Sense Check: Before finalizing your prompt, review it to ensure it aligns with your intended outcome. Consider whether the instructions are clear, concise, and likely to yield valuable results.
RODES Prompt Examples
Role:
“You are a software developer working on an AI-powered task scheduler.”
“You are a mobile app consultant.”
“You are a writing coach.”
Objective:
“Create a weekly schedule for a list of tasks.”
“Provide guidance on building cross-platform apps.”
“Inspire a short story.”
Details:
“You have a list of tasks with varying priorities and deadlines.”
“Your client wants to develop an app for Android and iOS.”
“Your student wants to write a captivating story set in a haunted mansion.”
Examples:
The tasks include “Write a report” (high priority, due Friday), “Attend team meetings” (medium priority, recurring on Mondays), and “Review code” (low priority, flexible deadline).
Share best practices for building apps on each platform, Android, and iOS.
Describe the eerie atmosphere, introduce mysterious characters, and hint at a hidden secret within the mansion.
Sense Check:
Ensure the generated schedule balances priorities and allocates time effectively
Confirm that the advice covers all relevant platforms and addresses common challenges.
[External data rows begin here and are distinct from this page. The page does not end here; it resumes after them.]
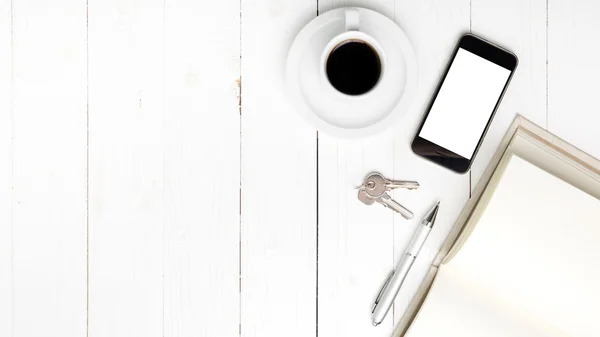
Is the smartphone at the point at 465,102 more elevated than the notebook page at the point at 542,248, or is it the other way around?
the smartphone at the point at 465,102

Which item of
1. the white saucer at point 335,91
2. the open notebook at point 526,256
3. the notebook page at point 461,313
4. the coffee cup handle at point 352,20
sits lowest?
the notebook page at point 461,313

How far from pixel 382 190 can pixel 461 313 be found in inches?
6.9

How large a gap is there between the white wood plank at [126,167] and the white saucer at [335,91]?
181 millimetres

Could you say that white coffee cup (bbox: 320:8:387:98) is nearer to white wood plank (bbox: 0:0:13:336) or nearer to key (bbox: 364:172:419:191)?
key (bbox: 364:172:419:191)

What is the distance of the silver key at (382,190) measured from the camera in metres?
0.66

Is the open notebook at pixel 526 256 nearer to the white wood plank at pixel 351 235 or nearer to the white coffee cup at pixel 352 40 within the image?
the white wood plank at pixel 351 235

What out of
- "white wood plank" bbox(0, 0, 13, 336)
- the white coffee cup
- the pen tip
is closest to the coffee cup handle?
the white coffee cup

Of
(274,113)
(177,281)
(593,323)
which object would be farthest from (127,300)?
(593,323)

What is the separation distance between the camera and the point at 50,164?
2.26 ft

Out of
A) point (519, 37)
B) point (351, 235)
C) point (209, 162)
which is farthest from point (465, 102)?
point (209, 162)

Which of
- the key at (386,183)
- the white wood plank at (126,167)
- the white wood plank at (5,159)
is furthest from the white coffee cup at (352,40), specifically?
the white wood plank at (5,159)

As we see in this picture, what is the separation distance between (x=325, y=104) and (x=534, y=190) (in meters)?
0.27

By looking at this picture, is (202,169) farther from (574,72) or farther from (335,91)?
(574,72)

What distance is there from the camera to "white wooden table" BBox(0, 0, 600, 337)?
66cm
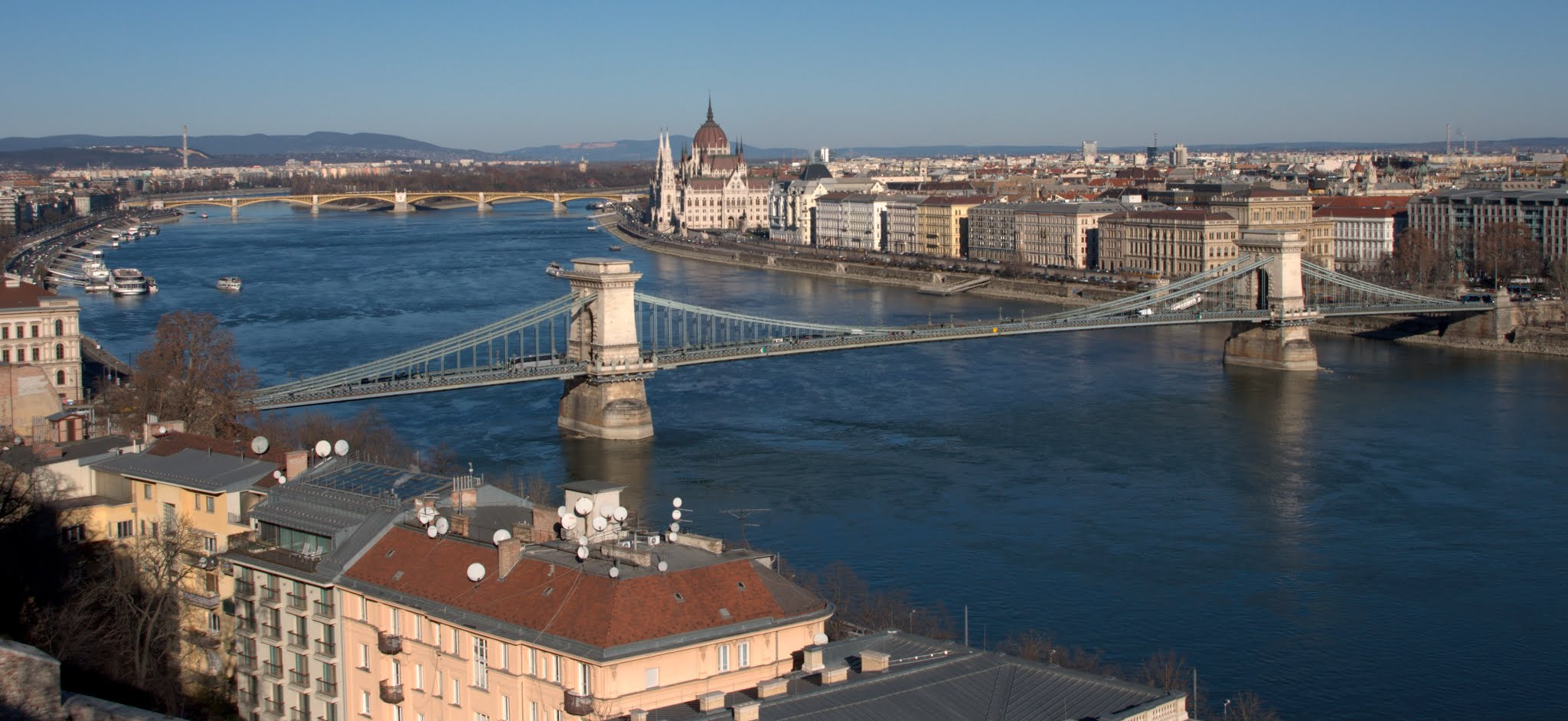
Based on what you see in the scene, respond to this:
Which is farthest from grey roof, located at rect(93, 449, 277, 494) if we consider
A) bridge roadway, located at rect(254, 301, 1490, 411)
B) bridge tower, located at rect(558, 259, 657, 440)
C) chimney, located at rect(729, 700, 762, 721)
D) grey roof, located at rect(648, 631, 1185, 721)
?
bridge tower, located at rect(558, 259, 657, 440)

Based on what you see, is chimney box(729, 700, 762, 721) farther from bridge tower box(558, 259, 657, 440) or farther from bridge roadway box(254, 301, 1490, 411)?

Ensure the prompt sparks creativity and sets the stage for an engaging narrative.
The RODES framework helps you craft prompts that lead to more accurate and context-aware responses from ChatGPT.
These frameworks hold immense promise for revolutionizing how we interact with AI systems, paving the way for more coherent, contextually aware, and human-like responses.
As we continue to witness rapid advancements in AI technology, the importance of effective prompting frameworks cannot be overstated. They serve as the cornerstone upon which the next generation of AI models will be built, enabling them to navigate complex linguistic structures, understand nuanced contexts, and generate responses that mirror human thought processes more closely than ever before.